Today’s Times leader (paywall) says that Scots want a Labour-SNP coalition and that Labour’s leadership wants the same. It concludes that the SNP would use its influence in or on government to de-stabilise the UK, and that the net effect of a Labour-SNP arrangement would be harmful for everyone.
Certainly, the SNP is currently polling at just under half of the Scottish vote and it’s fair to assume that at least a small minority of loyal Labour voters secretly also want a Labour-SNP outcome.
It’s true, too, that the SNP would demand many extra goodies for Scotland in return for a deal. Indeed, if the SNP chose actual coalition – holding real power rather than carping from the sidelines – then it would add to its control of the Scottish government machinery that of a UK government department or two, and possibly even have Alex Salmond as Deputy Prime Minister. Every piece of UK legislation and every ministerial decision that benefitted Scotland would be sold to, and seen by, most Scots through the prism of the original deal. The SNP would rise higher into the ascendant in Scotland. Voters elsewhere in the UK would resent the Scots for their command of a disproportional amount of national resources.
However, The Times fails to describe the likely effect on the union of a Tory or Tory/Lib Dem coalition.
If Scots return one Tory or none at all (it’s 23 years since they did anything else) and perhaps a couple of Lib Dems, and if these two parties form the UK government, it will be impossible for Labour to prevent Scottish popular opinion from swinging decisively behind independence. This change will happen very fast, as both Labour and the SNP attack daily a UK government with tiny support in Scotland.
A second successive UK election defeat for Labour – in these volatile times – would convince many of those who will vote Labour in May that a future Labour vote will be a wasted one. Such people will lose faith in the UK as a political construct, and at the same time be far more prepared to swallow their fears about independence. They will put their faith in the SNP both to “fight for Scotland’s different values” and push for another independence referendum, telling themselves they might vote Labour again in an independent Scotland. Meanwhile, the easy, anti-Tory vitriol in Scotland (much of it expressed, anachronistically, as anti-Thatcher) would reach ever-greater heights and could easily become something much worse still.
Imagine, now, the absurdity of a Tory prime minister begging Scots to prevent an anti-EU England from forcing a UK – that the Scots don’t want to be part of – out of the EU. And imagine what would happen if, having voted overwhelmingly in favour of staying in the EU, Scots found themselves outside it owing to an overwhelming English majority? One way or another, a second independence referendum, this time with popular support on the Yes side, would surely follow on in short order.
So, as the Times says, a Labour-SNP coalition will be a difficult business for the union.

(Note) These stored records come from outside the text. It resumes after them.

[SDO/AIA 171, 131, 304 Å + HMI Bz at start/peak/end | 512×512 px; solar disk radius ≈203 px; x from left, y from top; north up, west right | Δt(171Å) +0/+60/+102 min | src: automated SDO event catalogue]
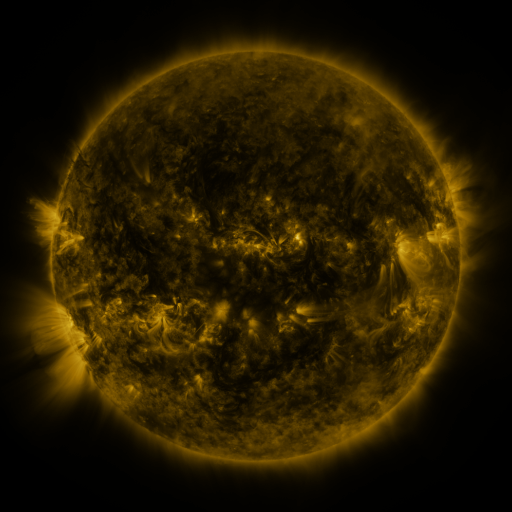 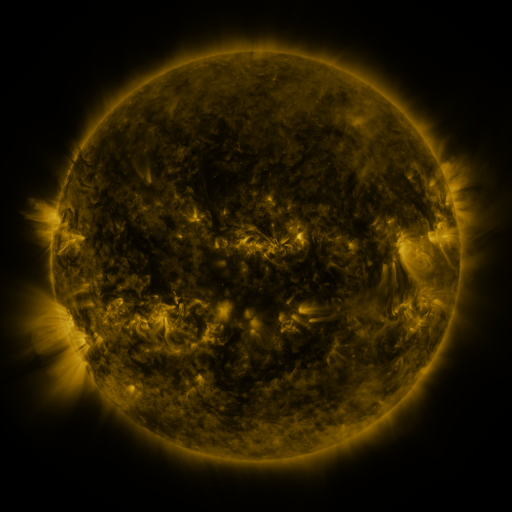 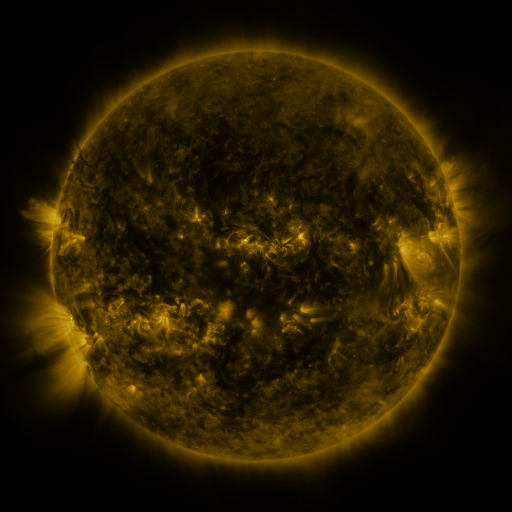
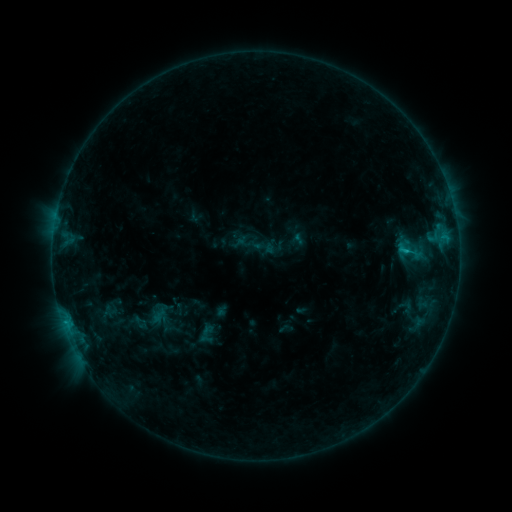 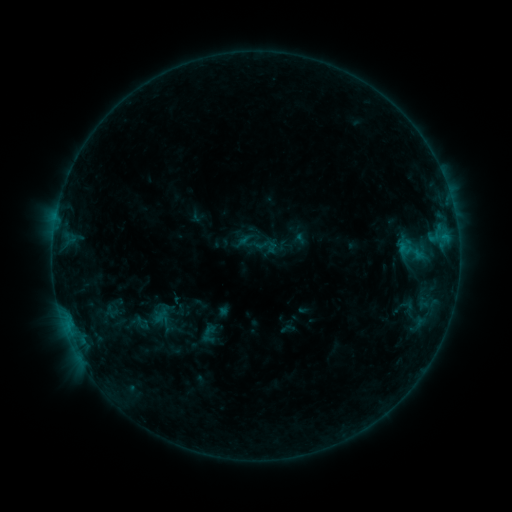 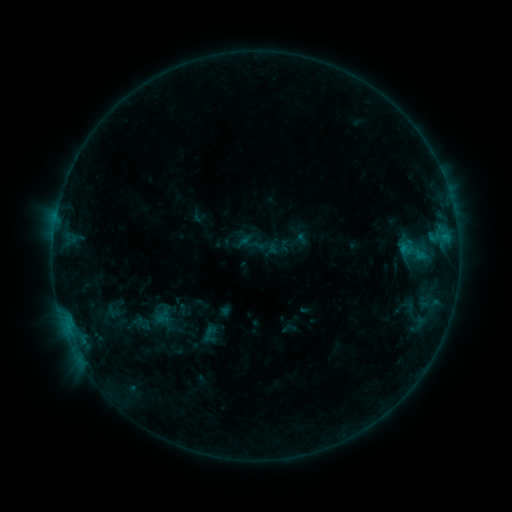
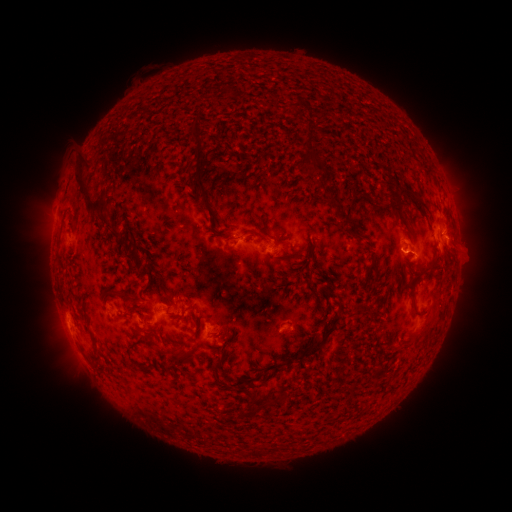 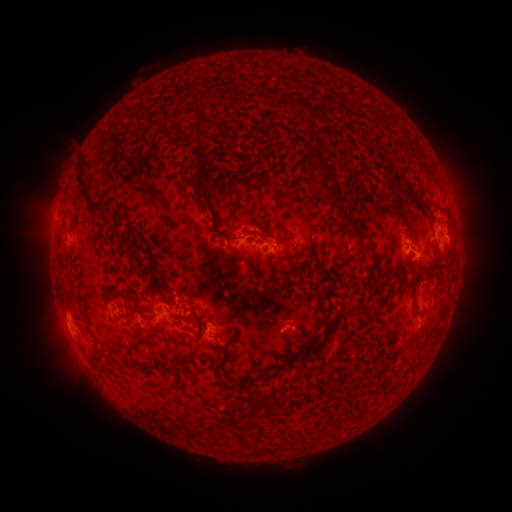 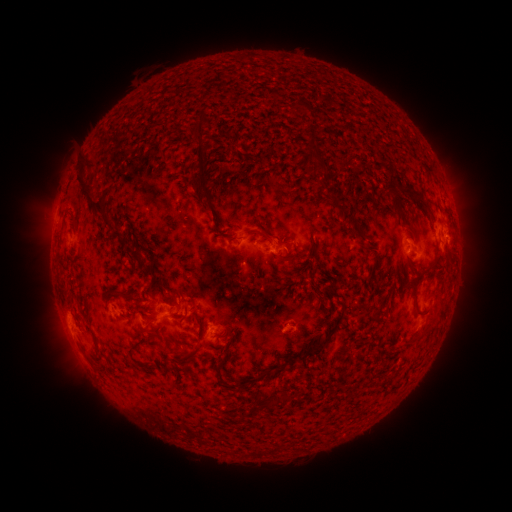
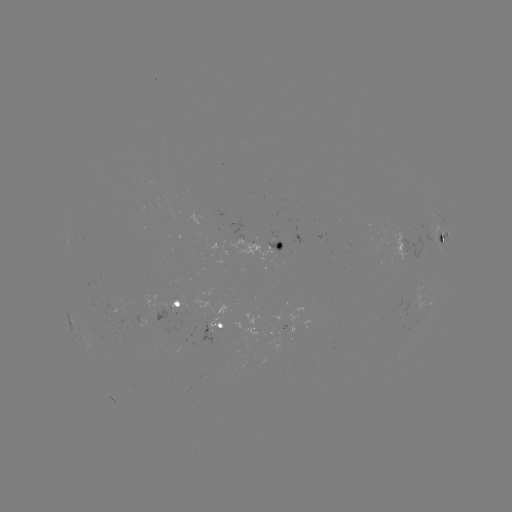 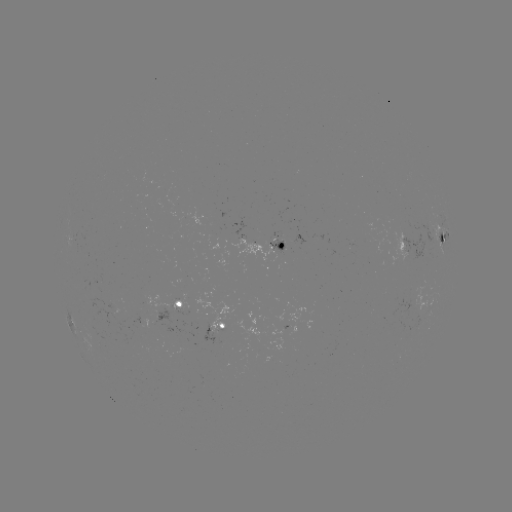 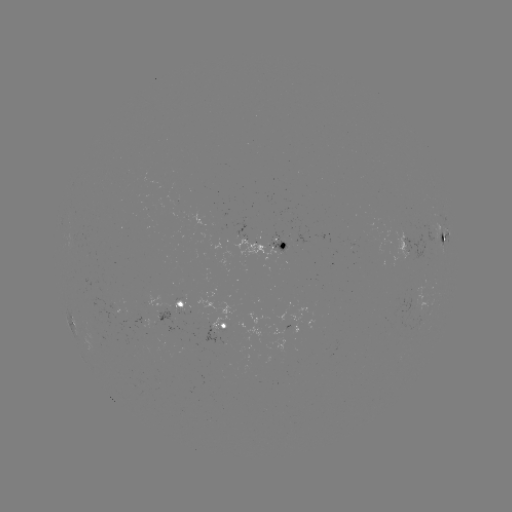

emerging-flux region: [230, 239, 275, 261]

But in truth, the SNP knows that looking like a wrecker alone doesn’t play well with voters – that’s why its ministers have spent much of their time in Scottish government being uncontroversial and businesslike. The party would secure next year’s Scottish parliamentary election, which many think is a foregone conclusion anyway. Yet, significantly, a lot of Scots would continue to find securing a big share of UK resources to be a lower risk proposition, and inherently more attractive, than outright independence.
But as the Times doesn’t say, a Tory-led UK government is the outcome most likely to lead to sudden schism within the union. That’s why the SNP would prefer that outcome.
The greatest significance of the Times editorial, though, may lie in the fact that it puts a single general election result before the union. It raises the fear of Labour-SNP chaos to encourage undecided English voters into the Tory camp, knowing, I think, that such a Tory win will make the union less secure. In truth, it feels like the English establishment is swinging against the union, that it has decided the too-powerful Scots are holding England back and if they demand too much they’d be far better gone.
Perhaps the old English and new Scottish establishments have reached a consensus after all?